(Extracted data entries)
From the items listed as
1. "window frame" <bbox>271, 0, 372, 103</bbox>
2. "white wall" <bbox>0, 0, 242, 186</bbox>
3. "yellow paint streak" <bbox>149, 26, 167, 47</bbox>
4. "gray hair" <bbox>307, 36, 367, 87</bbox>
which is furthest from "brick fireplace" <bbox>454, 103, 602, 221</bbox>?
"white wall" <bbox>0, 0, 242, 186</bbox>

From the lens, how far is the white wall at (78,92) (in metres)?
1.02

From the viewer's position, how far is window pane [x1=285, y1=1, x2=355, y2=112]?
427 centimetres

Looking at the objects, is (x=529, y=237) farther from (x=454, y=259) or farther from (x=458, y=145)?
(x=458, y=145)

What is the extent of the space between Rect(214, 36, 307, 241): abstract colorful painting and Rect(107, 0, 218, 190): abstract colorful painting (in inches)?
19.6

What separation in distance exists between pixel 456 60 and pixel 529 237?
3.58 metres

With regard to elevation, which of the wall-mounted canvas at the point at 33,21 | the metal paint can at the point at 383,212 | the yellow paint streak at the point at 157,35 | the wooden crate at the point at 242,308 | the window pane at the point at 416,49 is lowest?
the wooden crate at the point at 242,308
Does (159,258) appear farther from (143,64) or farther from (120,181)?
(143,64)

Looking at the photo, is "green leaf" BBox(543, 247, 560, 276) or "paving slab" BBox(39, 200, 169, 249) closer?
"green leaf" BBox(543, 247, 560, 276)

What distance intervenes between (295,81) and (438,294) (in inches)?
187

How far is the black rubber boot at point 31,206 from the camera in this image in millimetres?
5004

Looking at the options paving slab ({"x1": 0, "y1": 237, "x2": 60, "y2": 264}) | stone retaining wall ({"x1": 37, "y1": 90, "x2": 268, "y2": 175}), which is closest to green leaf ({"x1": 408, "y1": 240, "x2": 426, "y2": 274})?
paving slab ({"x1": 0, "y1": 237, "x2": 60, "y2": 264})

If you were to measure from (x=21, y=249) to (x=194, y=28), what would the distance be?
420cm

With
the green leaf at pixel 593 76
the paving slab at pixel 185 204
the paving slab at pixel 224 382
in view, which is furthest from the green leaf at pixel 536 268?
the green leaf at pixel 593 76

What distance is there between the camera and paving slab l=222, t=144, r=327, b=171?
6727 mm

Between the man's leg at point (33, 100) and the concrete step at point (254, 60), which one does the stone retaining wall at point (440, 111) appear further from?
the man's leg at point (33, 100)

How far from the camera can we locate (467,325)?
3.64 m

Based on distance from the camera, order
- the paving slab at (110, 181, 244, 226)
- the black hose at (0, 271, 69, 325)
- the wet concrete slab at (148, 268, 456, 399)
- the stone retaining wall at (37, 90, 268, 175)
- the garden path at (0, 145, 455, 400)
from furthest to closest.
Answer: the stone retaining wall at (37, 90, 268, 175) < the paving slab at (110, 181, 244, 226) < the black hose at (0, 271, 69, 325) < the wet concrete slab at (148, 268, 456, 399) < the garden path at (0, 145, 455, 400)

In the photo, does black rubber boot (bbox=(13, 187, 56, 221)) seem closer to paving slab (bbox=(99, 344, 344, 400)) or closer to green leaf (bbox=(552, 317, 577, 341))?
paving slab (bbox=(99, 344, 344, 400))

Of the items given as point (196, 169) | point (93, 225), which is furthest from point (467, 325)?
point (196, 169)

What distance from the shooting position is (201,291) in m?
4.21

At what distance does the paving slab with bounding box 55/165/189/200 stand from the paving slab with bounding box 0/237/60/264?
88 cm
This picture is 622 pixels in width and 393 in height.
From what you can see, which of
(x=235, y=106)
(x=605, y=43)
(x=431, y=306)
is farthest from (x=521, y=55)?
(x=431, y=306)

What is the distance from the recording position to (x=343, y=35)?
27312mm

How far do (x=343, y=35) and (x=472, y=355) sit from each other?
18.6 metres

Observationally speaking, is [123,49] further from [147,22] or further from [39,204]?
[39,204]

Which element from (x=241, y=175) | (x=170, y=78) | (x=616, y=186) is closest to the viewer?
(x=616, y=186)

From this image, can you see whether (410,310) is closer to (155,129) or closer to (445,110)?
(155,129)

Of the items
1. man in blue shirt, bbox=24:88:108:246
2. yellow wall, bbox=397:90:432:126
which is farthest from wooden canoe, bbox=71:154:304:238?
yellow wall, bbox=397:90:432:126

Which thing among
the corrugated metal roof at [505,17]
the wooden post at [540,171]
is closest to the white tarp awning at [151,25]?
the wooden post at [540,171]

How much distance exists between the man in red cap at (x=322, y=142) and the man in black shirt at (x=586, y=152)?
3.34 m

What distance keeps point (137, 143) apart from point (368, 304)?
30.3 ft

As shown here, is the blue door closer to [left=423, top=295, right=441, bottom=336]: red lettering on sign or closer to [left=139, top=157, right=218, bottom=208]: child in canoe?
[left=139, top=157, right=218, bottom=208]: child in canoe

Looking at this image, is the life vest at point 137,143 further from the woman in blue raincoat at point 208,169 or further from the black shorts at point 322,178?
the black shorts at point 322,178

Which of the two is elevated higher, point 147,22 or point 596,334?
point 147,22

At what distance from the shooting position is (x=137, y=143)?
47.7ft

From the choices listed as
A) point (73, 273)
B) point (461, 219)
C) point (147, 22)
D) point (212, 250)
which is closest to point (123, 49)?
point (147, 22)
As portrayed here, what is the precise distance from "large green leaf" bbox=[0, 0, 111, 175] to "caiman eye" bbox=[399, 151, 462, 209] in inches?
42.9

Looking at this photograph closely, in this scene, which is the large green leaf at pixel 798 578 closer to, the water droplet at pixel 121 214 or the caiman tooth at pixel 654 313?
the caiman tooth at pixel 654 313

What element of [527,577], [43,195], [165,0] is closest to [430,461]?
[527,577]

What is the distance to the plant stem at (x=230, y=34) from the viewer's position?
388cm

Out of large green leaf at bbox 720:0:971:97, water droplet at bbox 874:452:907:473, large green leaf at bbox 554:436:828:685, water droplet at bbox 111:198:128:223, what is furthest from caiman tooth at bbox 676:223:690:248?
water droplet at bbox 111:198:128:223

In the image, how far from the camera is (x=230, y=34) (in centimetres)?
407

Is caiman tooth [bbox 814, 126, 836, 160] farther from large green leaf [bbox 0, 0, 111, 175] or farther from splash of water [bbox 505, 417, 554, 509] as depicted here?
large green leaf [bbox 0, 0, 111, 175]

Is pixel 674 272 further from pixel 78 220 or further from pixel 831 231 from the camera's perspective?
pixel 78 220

=== Instructions to follow ===
Please convert the lines from the first one through the line holding "3.58 metres", inclusive, into a Markdown table with the columns Row and Line. Omit blank lines.

=== Solution to this exercise ===
| Row | Line |
|---|---|
| 1 | From the items listed as |
| 2 | 1. "window frame" <bbox>271, 0, 372, 103</bbox> |
| 3 | 2. "white wall" <bbox>0, 0, 242, 186</bbox> |
| 4 | 3. "yellow paint streak" <bbox>149, 26, 167, 47</bbox> |
| 5 | 4. "gray hair" <bbox>307, 36, 367, 87</bbox> |
| 6 | which is furthest from "brick fireplace" <bbox>454, 103, 602, 221</bbox>? |
| 7 | "white wall" <bbox>0, 0, 242, 186</bbox> |
| 8 | From the lens, how far is the white wall at (78,92) (in metres)? |
| 9 | 1.02 |
| 10 | From the viewer's position, how far is window pane [x1=285, y1=1, x2=355, y2=112]? |
| 11 | 427 centimetres |
| 12 | Looking at the objects, is (x=529, y=237) farther from (x=454, y=259) or farther from (x=458, y=145)? |
| 13 | (x=458, y=145) |
| 14 | What is the extent of the space between Rect(214, 36, 307, 241): abstract colorful painting and Rect(107, 0, 218, 190): abstract colorful painting (in inches)? |
| 15 | 19.6 |
| 16 | What separation in distance exists between pixel 456 60 and pixel 529 237? |
| 17 | 3.58 metres |